Neue Regeln für HundehalterInnen

Änderung des Landespolizeigesetzes vor Beschlussfassung im Tiroler Landtag

Kategorien:  LRin Zoller-Frischauf Landtag AutorIn: Jakob Kathrein

Mit dem tirolweit einheitlichen Vollzug von Leine und Maulkorb soll der „Fleckerlteppich“ an einzelnen Gemeinderegelungen künftig der Vergangenheit angehören – die Änderung des Landespolizeigesetzes steht vor der Beschlussfassung im Tiroler Landtag. An öffentlichen Orten im Ortskern und Wohngebiet müssen HundehalterInnen ihre Vierbeiner künftig mit Leine oder mit Maulkorb führen. Zudem gilt bei größeren Menschenansammlungen, jedenfalls aber in öffentlichen Verkehrsmitteln, Kinderbetreuungs- und Schuleinrichtungen, Spielanlagen und Einkaufszentren, die Leinen- und Maulkorbpflicht. Hunde-NeueinsteigerInnen müssen dann bei der erstmaligen Anmeldung eines Hundes Grundkenntnisse in der Hundehaltung nachweisen.

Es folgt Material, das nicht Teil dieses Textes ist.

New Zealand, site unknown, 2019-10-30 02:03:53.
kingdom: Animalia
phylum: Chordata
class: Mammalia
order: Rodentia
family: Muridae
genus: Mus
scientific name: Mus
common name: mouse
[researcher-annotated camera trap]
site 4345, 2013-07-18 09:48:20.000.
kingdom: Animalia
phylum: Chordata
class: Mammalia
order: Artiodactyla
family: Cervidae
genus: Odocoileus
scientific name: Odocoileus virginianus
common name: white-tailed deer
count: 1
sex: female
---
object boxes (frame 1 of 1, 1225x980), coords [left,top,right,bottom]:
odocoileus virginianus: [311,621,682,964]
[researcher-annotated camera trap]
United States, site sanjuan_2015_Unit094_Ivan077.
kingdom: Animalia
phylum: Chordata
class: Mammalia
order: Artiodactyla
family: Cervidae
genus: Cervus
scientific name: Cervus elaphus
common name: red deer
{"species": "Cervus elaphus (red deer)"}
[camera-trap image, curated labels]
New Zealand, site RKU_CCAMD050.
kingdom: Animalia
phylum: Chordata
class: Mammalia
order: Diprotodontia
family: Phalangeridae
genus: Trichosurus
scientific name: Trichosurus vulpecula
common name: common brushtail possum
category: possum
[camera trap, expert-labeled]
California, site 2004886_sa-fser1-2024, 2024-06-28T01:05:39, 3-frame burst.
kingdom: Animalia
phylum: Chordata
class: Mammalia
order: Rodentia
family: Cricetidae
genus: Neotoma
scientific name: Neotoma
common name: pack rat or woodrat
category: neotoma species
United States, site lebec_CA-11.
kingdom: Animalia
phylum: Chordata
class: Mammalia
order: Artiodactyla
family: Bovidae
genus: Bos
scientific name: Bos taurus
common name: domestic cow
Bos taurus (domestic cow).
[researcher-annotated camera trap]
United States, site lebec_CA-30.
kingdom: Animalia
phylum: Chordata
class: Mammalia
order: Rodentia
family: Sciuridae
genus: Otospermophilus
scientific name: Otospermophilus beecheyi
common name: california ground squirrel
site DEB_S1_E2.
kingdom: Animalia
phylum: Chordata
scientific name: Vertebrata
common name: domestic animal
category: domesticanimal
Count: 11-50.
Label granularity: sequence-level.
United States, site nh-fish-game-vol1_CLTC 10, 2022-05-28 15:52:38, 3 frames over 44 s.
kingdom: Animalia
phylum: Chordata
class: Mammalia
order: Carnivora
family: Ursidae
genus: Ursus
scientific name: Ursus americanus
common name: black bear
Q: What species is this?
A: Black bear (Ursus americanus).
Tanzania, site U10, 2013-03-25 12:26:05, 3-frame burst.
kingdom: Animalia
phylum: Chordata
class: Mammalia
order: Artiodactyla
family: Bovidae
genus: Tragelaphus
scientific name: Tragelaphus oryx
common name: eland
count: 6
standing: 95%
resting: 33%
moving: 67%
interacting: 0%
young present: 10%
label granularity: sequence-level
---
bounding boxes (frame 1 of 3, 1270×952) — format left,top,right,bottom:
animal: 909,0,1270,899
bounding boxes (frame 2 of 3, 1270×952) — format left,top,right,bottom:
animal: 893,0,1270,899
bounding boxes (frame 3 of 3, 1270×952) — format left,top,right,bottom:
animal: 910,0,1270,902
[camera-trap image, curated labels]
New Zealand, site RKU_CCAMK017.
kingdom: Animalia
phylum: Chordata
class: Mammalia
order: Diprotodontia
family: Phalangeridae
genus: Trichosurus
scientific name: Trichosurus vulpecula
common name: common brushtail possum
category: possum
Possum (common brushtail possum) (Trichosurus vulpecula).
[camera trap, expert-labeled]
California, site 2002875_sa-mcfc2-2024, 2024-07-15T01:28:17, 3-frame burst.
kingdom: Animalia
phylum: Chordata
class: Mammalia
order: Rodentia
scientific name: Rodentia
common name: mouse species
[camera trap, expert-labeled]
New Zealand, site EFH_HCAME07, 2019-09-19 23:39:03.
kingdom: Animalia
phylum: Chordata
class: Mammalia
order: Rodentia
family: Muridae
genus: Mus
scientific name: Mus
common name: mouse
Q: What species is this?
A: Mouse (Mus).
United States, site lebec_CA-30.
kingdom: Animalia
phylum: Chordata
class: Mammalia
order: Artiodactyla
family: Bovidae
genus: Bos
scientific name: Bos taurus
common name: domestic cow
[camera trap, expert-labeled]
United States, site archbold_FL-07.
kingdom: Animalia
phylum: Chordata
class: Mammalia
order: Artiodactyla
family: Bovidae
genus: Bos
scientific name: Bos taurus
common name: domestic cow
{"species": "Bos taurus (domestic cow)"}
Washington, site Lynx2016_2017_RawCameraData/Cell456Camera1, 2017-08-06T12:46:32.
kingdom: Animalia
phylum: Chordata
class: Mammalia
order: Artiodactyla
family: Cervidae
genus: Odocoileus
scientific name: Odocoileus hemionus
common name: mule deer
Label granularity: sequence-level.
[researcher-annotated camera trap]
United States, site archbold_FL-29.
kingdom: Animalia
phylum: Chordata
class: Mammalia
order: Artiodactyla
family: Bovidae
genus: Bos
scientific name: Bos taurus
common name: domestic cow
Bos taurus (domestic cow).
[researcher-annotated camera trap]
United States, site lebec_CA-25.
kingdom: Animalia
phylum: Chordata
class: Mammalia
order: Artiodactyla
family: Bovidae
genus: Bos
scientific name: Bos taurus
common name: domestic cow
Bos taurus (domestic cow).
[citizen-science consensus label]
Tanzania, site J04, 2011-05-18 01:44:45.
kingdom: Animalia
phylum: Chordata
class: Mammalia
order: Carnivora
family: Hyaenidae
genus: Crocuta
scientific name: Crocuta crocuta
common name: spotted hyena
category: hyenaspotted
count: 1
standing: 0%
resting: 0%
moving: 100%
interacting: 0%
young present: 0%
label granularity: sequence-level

Die neuen Regelungen ließ die zuständige Landesrätin Patrizia Zoller-Frischauf in den vergangenen Monaten erarbeiten, im Oktober beschloss die Tiroler Landesregierung die Gesetzesnovelle. Vorgesehen war im Erarbeitungsprozess neben einer ausführlichen Begutachtungsphase auch ein abschließender runder Tisch Ende September 2019 mit ExpertInnen aus den Bereichen Sicherheit, Gemeinden, Hundehaltung und Tierschutz, bei dem alle Gesetzesänderungen noch einmal besprochen wurden und es keine Einwände mehr gab.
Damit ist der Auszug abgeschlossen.